Desvalorização acentuada do dólar, turbulências externas e a maior contração da economia brasileira em quase um século quase não abalaram até agora a saúde dos bancos brasileiros. Segundo o Relatório de Estabilidade Financeira de abril, elaborado pelo Banco Central, o sistema financeiro nacional está líquido e capitalizado o suficiente para enfrentar situações adversas muito piores que as que enfrentou até agora. Mas há efeitos negativos: a margem líquida de crédito caiu um pouco e ficou ligeiramente abaixo de 5%, a rentabilidade líquida sobre o patrimônio foi de 14% no ano passado e aponta para baixo. O crédito está contido e o provisionamento para possíveis perdas subiu.
A instabilidade externa pôs o endividamento privado na frente da fila das potenciais encrencas no Brasil, mas este perigo foi contornado até agora. Coincidindo com as avaliações do FMI sobre a recente agitação dos mercados financeiros, o BC aponta que a saída líquida de recursos não foi significativa e que a exposição ao risco cambial hoje é menor e mais controlada.

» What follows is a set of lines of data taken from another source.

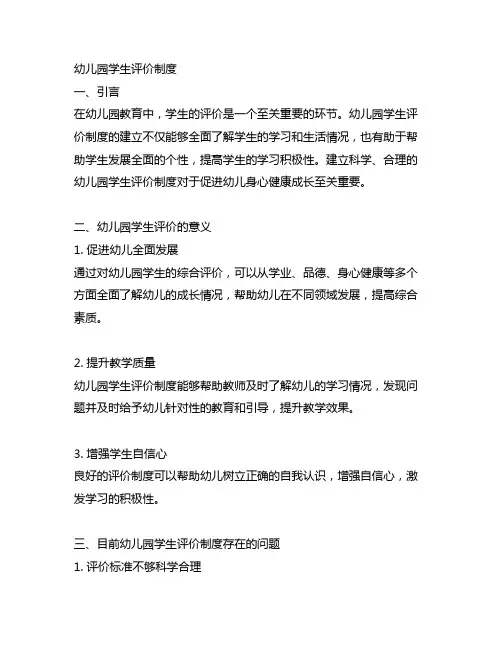 幼儿园学生评价制度
一、引言
在幼儿园教育中，学生的评价是一个至关重要的环节。幼儿园学生评价制度的建立不仅能够全面了解学生的学习和生活情况，也有助于帮助学生发展全面的个性，提高学生的学习积极性。建立科学、合理的幼儿园学生评价制度对于促进幼儿身心健康成长至关重要。

二、幼儿园学生评价的意义
1. 促进幼儿全面发展
通过对幼儿园学生的综合评价，可以从学业、品德、身心健康等多个方面全面了解幼儿的成长情况，帮助幼儿在不同领域发展，提高综合素质。

2. 提升教学质量
幼儿园学生评价制度能够帮助教师及时了解幼儿的学习情况，发现问题并及时给予幼儿针对性的教育和引导，提升教学效果。

3. 增强学生自信心
良好的评价制度可以帮助幼儿树立正确的自我认识，增强自信心，激发学习的积极性。

三、目前幼儿园学生评价制度存在的问题
1. 评价标准不够科学合理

O mergulho do real teve "baixo impacto" na liquidez. As empresas não financeiras, que não exportam e não têm hedge, o grupo de maior risco ao impacto cambial, viram suas dívidas aumentarem de 2,4% do PIB em 2014 para 3,1% no ano passado, mas, segundo o BC, o aumento foi puro efeito da desvalorização do real. Pouco menos de dois terços do total das dívidas dessas empresas foi contraída em moeda local.
Os débitos em moeda local correm o risco de inadimplência diante do brutal encolhimento da atividade e da elevada taxa de juros doméstica, que reduziu lucros, aumentou custos financeiros e diminuiu receitas. Os bancos, especialmente os privados, tomaram uma série de medidas de precaução. O de maior impacto para a atividade econômica foi a drástica freada na oferta de crédito. Até dezembro, os empréstimos nos bancos privados tiveram queda real de -8,2%. A atitude defensiva prosseguiu no primeiro trimestre deste ano. A vítima recorrente e principal da menor concessão foram as pequenas e médias empresas. Os recursos colocados a sua disposição pelas instituições financeiras caíram 6,8%, enquanto ainda cresceram 5,7% para as grandes empresas.
Mas enquanto a inadimplência total teve ligeira alta de 0,5 ponto percentual, para 3,4%, ela cresceu mais, para 4,7% entre as pequenas e médias empresas e caiu um pouco entre grandes companhias. Os números poderiam ser maiores se os bancos privados não se envolvessem em operação de renegociação e reestruturação dos débitos, que corresponderam a quase 7% do total da carteira de empréstimos a pessoas jurídicas e a 10% da de pessoas físicas.
A recessão levou também uma enxurrada de empresas à recuperação judicial - 2015 terminou com 1.300 delas nessa situação. Segundo o BC, porém, a dívida bancária dessas empresas equivale a 1% da carteira de crédito em dezembro e pelo menos 60% desses débitos estão provisionados. As provisões subiram. Nos bancos privados, elas são 80% maiores que a inadimplência e nos bancos públicos, 56%. Equivalem a 25% das rendas de crédito do sistema bancário.
As estatísticas de dezembro não haviam captado por inteiro a entrada em recuperação judicial de grandes empreiteiras e empresas de porte do setor de petróleo e gás, fortemente atingidas pelo avanço da Operação Lava-Jato. O risco de crédito dessas empresas e das cadeias de produção vulneráveis, segundo o BC, são "objeto de acompanhamento".
Em outra frente, os bancos elevaram o estoque de ativos líquidos disponíveis ao mesmo tempo em que desaceleraram suas captações, diante de um quadro de demanda retraída. Dessa forma, caiu seu risco de liquidez de curto prazo. Esses ativos líquidos foram integralmente usados para comprar títulos públicos - os bancos adquiriram 27% do total dos papéis do Tesouro ofertados no ano passado - e garantem a atrativa remuneração da taxa de juros mais alta do mundo.
Para preservar ou aumentar sua rentabilidade, os bancos elevaram sensivelmente os spreads, diversificaram receitas e ativaram créditos tributários após a majoração das alíquotas de CSLL do setor. Mantêm-se em situação confortável em um ambiente, porém, em que seus custos de captação estão subindo, as provisões aumentando e o crédito encolhendo, algo que não ocorreu com essa intensidade nem mesmo na crise financeira de 2008.